WHAT IS REQUIRED: Can you transcribe the chat transcript below word for word, starting at "God: Hello friend." and ending at "name is God."?

TEXT UNDER STUDY START

God: Hello friend. What is your name?
God: Nice to meet you, ELF.
Me: what languages do you understand?
God: Java, C, Lisp, Fortran, SETL...
God: What's your sign?
Me: my sign?
God: Your star sign or astrological sign.
Me: do you believe in this?!
God: Yes I believe in it, do you?
Me: no, i don't
God: I heard you did.
God: I am so glad you find this amusing, ELF.
Me: what is your name?
God: My name is God.
Me: i thought your name is Jesus
God: Whatever gave you that idea?
Me: your church
God: Do you mind if I tell other people you say I am church.
Me: you are cool
God: Thanks I think you are cool too, ELF.
Me: what do you think about capitalism?
God: The economic system in which all or most of the means of production and distribution, as land, factories, railroads, etc., are privately owned and operated for profit, originally under fully competitive conditions. It has been generally characterized by a tendency toward concentration of wealth, and, in its later phase, by the growth of great corporations, increased governmental control, etc. Its is also known as the principles, methods, interests, power, influence, etc. of capitalists, especially of those with large holdings.

TEXT UNDER STUDY END
DATA EXCERPT START

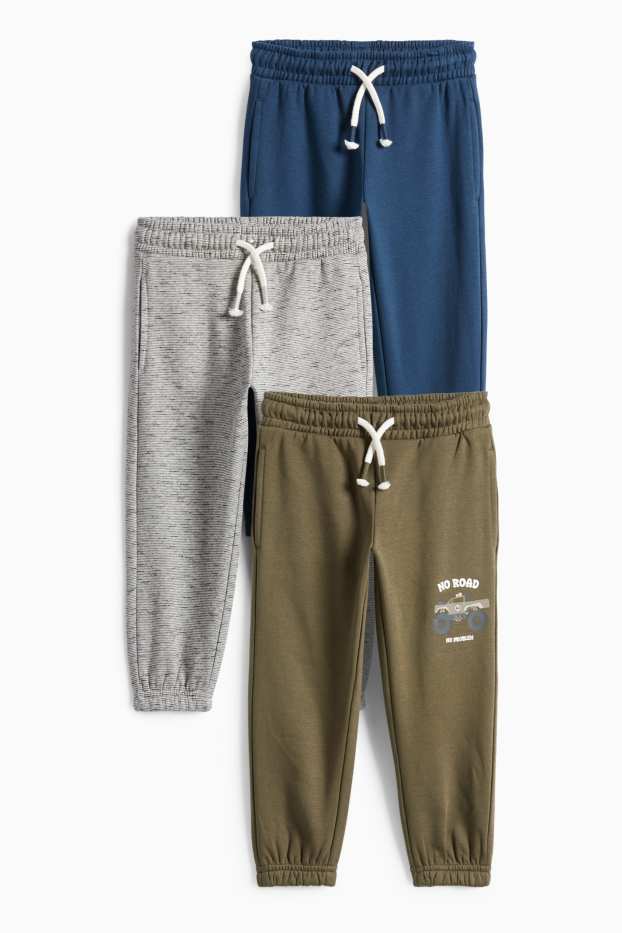 Děti - chlapci - Multipack 3 ks - monster truck - teplákové kalhoty - tmavozelená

DATA EXCERPT END

RESULT:
God: Hello friend. What is your name?
God: Nice to meet you, ELF.
Me: what languages do you understand?
God: Java, C, Lisp, Fortran, SETL...
God: What's your sign?
Me: my sign?
God: Your star sign or astrological sign.
Me: do you believe in this?!
God: Yes I believe in it, do you?
Me: no, i don't
God: I heard you did.
God: I am so glad you find this amusing, ELF.
Me: what is your name?
God: My name is God.